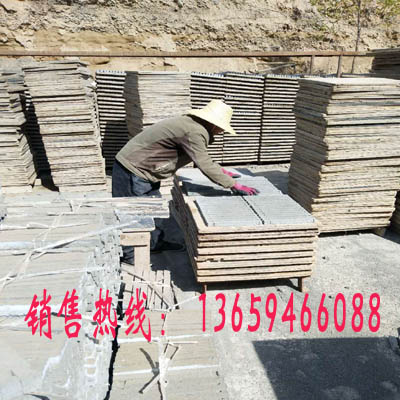 供甘肃庆阳水泥制品和平凉水泥垫块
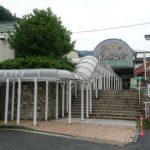 鳥取道、道の駅あわくらんどの黒大豆入り味噌がとても美味しい!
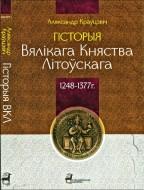 Аляксандр Краўцэвіч - Гісторыя Вялікага Княства Літоўскага 1248-1377 г.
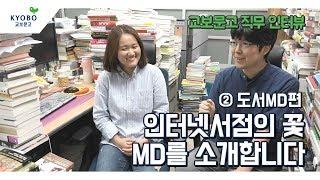 [교보문고 직무 인터뷰] ②도서 MD 편 - 인터넷 서…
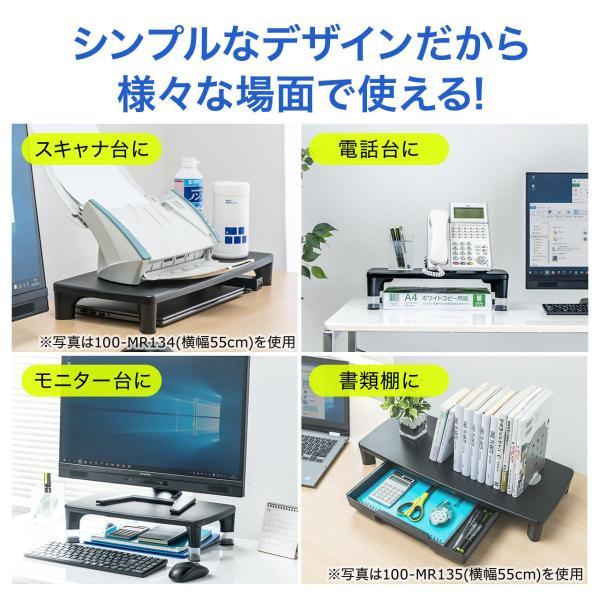 モニター台 パソコン 机上台 液晶 高さ調整|sanwadirect|07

* _EXERCISE GOAL_
Copy the material exactly. Do not include the pictures.

* _ANSWER FOR THIS EXERCISE_
 供甘肃庆阳水泥制品和平凉水泥垫块
 鳥取道、道の駅あわくらんどの黒大豆入り味噌がとても美味しい!
 Аляксандр Краўцэвіч - Гісторыя Вялікага Княства Літоўскага 1248-1377 г.
 [교보문고 직무 인터뷰] ②도서 MD 편 - 인터넷 서…
 モニター台 パソコン 机上台 液晶 高さ調整|sanwadirect|07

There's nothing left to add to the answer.